Looking at the records below, please say how many lines contain the word "Pressure", as a bare number.

··· Task data

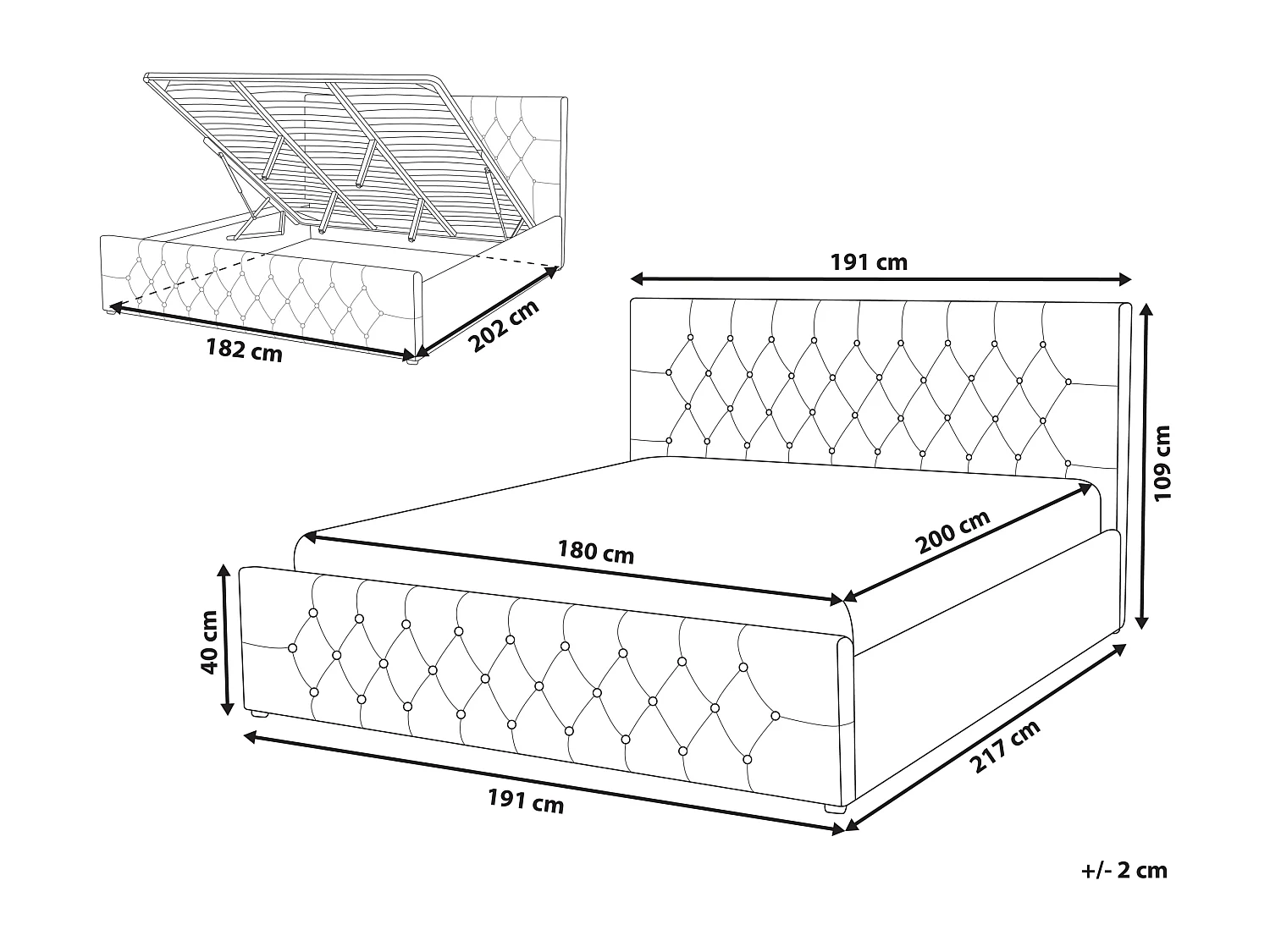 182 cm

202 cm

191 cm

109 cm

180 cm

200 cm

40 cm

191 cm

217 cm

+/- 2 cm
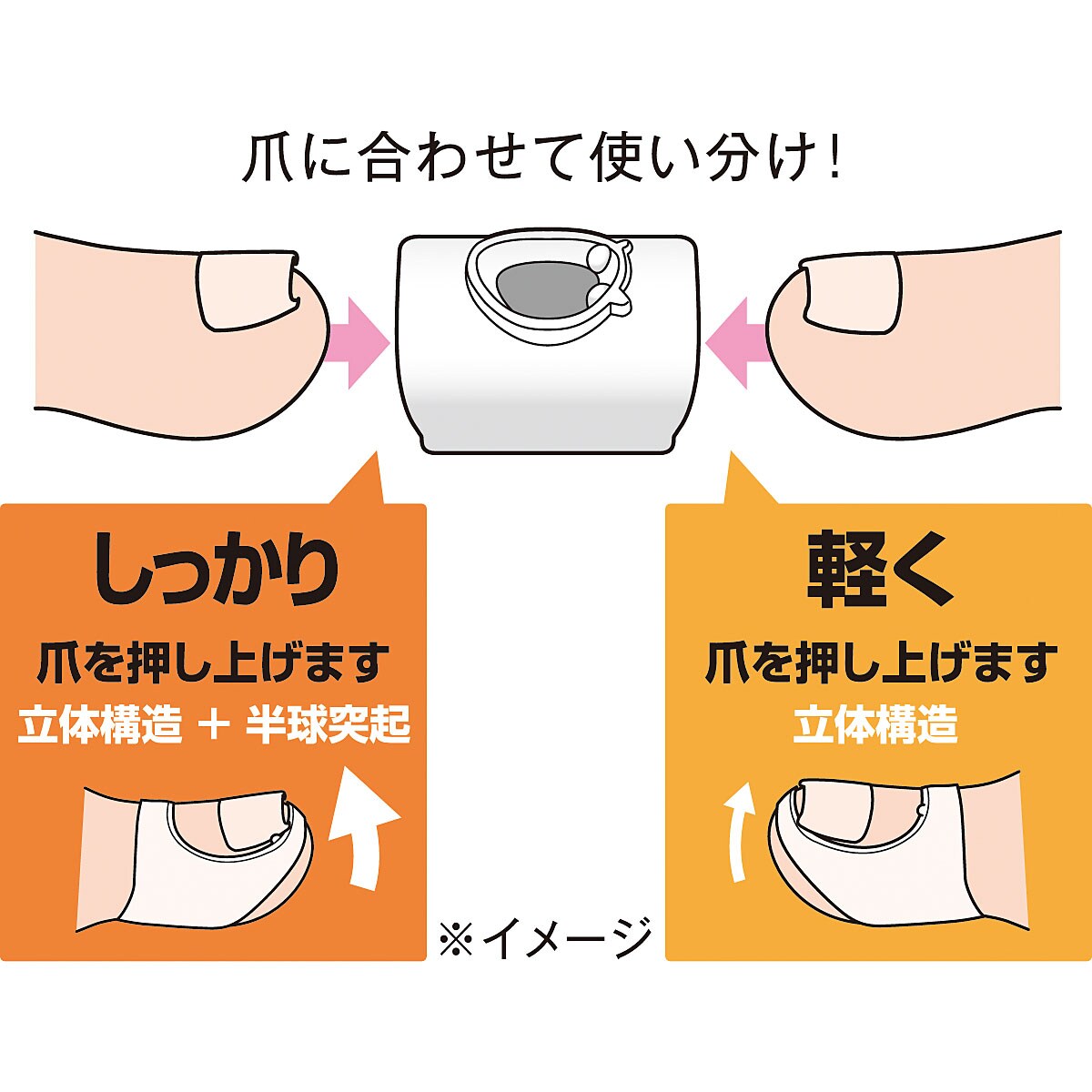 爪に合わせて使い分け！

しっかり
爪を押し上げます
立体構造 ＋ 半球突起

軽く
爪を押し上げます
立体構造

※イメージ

······
··· Task data

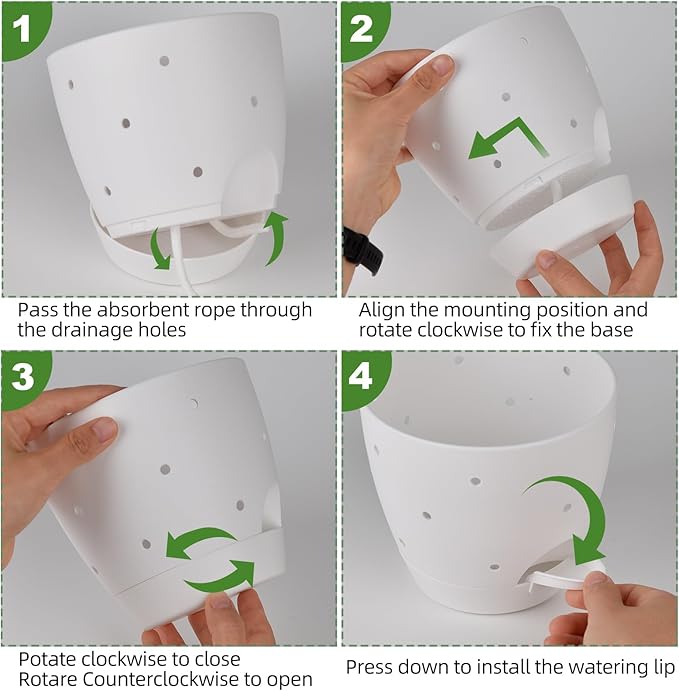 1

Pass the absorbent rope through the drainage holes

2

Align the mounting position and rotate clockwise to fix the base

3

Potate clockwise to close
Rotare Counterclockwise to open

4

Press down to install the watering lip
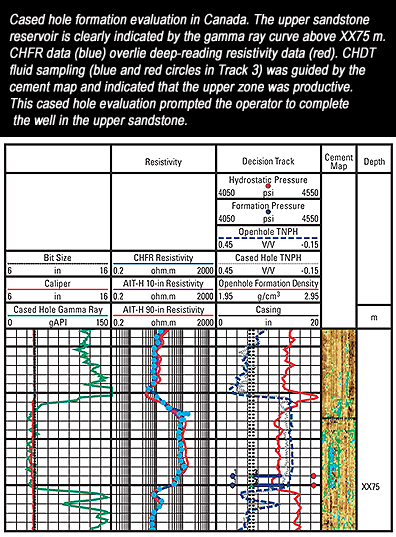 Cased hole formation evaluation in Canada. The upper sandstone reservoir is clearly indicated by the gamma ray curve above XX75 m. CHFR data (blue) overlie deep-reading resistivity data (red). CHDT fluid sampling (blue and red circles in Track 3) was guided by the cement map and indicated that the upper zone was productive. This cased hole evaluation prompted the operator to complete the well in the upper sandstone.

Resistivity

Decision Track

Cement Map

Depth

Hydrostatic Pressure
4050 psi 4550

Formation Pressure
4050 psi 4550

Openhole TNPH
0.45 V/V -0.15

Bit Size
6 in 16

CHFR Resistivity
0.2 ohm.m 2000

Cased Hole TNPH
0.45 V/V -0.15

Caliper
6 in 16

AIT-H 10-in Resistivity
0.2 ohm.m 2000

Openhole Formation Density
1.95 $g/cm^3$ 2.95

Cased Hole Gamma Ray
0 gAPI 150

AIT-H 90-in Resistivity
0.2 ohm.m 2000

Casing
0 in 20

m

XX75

······

▸ **Exercise output**: 2